Primary Research Themes
Over the last few years, my research (and that of my mentees) has spanned a few broad themes. Each of these themes is briefly described below. You can click on the buttons corresponding to each theme to explore each topic!
Topics/Buttons with spiny wheels beside them denote work/page-building in progress.
Galaxy Evolution & Cosmology
Novel insights into galaxy evolution and cosmology using large-volume surveys and robust statistics.
Using Galaxy Structure
The structural parameters of galaxies and their diverse morphological features have played an instrumental role to further our understanding of galaxy formation and evolution. I have focused on leveraging the intricate correlations between the structure of a galaxy and its other attributes (e.g., stellar mass, AGN activity, environmental density) for millions of samples to investigate:- (a) different baryonic processes within galaxies, (b) the effect of dark matter halos on galaxy evolution, and (c) AGN-galaxy co-evolution.
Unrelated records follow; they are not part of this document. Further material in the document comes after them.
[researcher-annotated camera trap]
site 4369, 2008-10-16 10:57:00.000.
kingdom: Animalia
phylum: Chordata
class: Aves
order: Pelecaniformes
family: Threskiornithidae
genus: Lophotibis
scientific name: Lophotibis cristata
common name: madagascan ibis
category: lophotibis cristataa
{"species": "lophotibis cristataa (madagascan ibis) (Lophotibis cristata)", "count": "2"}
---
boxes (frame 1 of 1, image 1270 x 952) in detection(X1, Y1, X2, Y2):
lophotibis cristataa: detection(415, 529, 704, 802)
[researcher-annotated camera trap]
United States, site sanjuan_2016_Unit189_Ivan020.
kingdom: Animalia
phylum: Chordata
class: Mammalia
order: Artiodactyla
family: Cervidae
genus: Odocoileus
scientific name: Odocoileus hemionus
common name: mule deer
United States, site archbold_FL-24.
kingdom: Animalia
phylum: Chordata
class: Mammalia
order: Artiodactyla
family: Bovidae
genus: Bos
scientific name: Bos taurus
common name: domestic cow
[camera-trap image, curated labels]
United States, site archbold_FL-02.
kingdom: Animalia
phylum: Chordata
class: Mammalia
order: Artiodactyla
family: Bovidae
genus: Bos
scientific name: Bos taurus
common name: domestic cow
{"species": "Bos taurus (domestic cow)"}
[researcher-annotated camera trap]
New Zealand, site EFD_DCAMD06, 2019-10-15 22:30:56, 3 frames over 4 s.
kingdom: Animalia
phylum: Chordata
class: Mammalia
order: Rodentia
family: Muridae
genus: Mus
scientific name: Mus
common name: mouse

Using Mergers & LSB features
Deep-Wide optical surveys of the sky (e.g., HSC, Rubin-LSST) are pushing the observations of galaxies to lower surface brightness limits than has ever been available over such large volumes. I am currently working on developing roust techniques to detect a wide variety of low-surface brightness features and mergers at various stages. We are using these to gain a better understanding of:- (a) the outskirts of galaxies, (b) the merger history of lower mass galaxies, (c) the role of tidal stripping in groups and clusters, (d) the lowest surface brightness dwarfs and their evolution.
Structural Parameter & Morphology Catalogs
Structural parameters with robust uncertainties for millions of galaxies & AGN hosts
Since the mid-20th century, astronomers have used the structure/morphology of galaxies and AGN hosts to gain a better understanding of how galaxies form and evolve. Thus, very large public catalogs of galaxy structure are essential tools in investigating existing pathways of galaxy evolution and introduce new evolutionary mechanisms.
I have focused on developing novel Bayesian machine learning frameworks to determine the structure of millions of galaxies and AGN hosts. In particular, I have focused on enabling these frameworks to make robust predictions with well-calibrated uncertainties; while necessitating minimal pre-analyzed training data. We have used these frameworks to produce one of the largest structural parameter catalogs till date, containing $\sim 8$ million Hyper Suprime-Cam (HSC) galaxies.
- Structural Parameters for ~8 Million HSC Galaxies
- GaMPEN
- HSC AGN Host Galaxy Morphology
- PSFGAN
- SDSS & CANDELS Morphology Catalog
- GaMorNet
Image-Based Anomaly Detection
Hunting interesting needles in imaging haystacks
The depth and large area of current/upcoming ground and space-based optical/NIR missions (e.g., Euclid, NGRST, Rubin-LSST) will allow us to find the rarest and most interesting distant objects in the Universe out to a redshift beyond 7 when the Universe was only 5% of the age it is today. Although these missions are uniquely positioned to image these rare objects; finding these small needles in the haystack of TBs imaging data would be impossible without robust algorithms to find rare and interesting objects.
I am currently collaborating with LINCC Frameworks engineers to develop a comprehensive anomaly detection framework for large astronomical imaging datasets.
Robust Machine Learning in Astronomy
Developing & testing bespoke algorithms specifically for astronomy
With the emergence of wide-area all-sky surveys, the amount of data in astronomy has been growing at an unprecedented rate. This has led to machine learning (ML) techniques being increasingly employed by astronomers for a wide variety of tasks -- from identifying exoplanets to studying galaxies and black holes.
However, using generic ML tools off-the-shelf as black boxes is dangerous if we do not understand their accuracy/bias/limitationsspecifically in the context of astrophysics. Thus, I have have focused on developing ML frameworks specifically for astronomical applications, enabling these frameworks to estimate robust uncertainties, and stress-testing these frameworks to understand their limitations.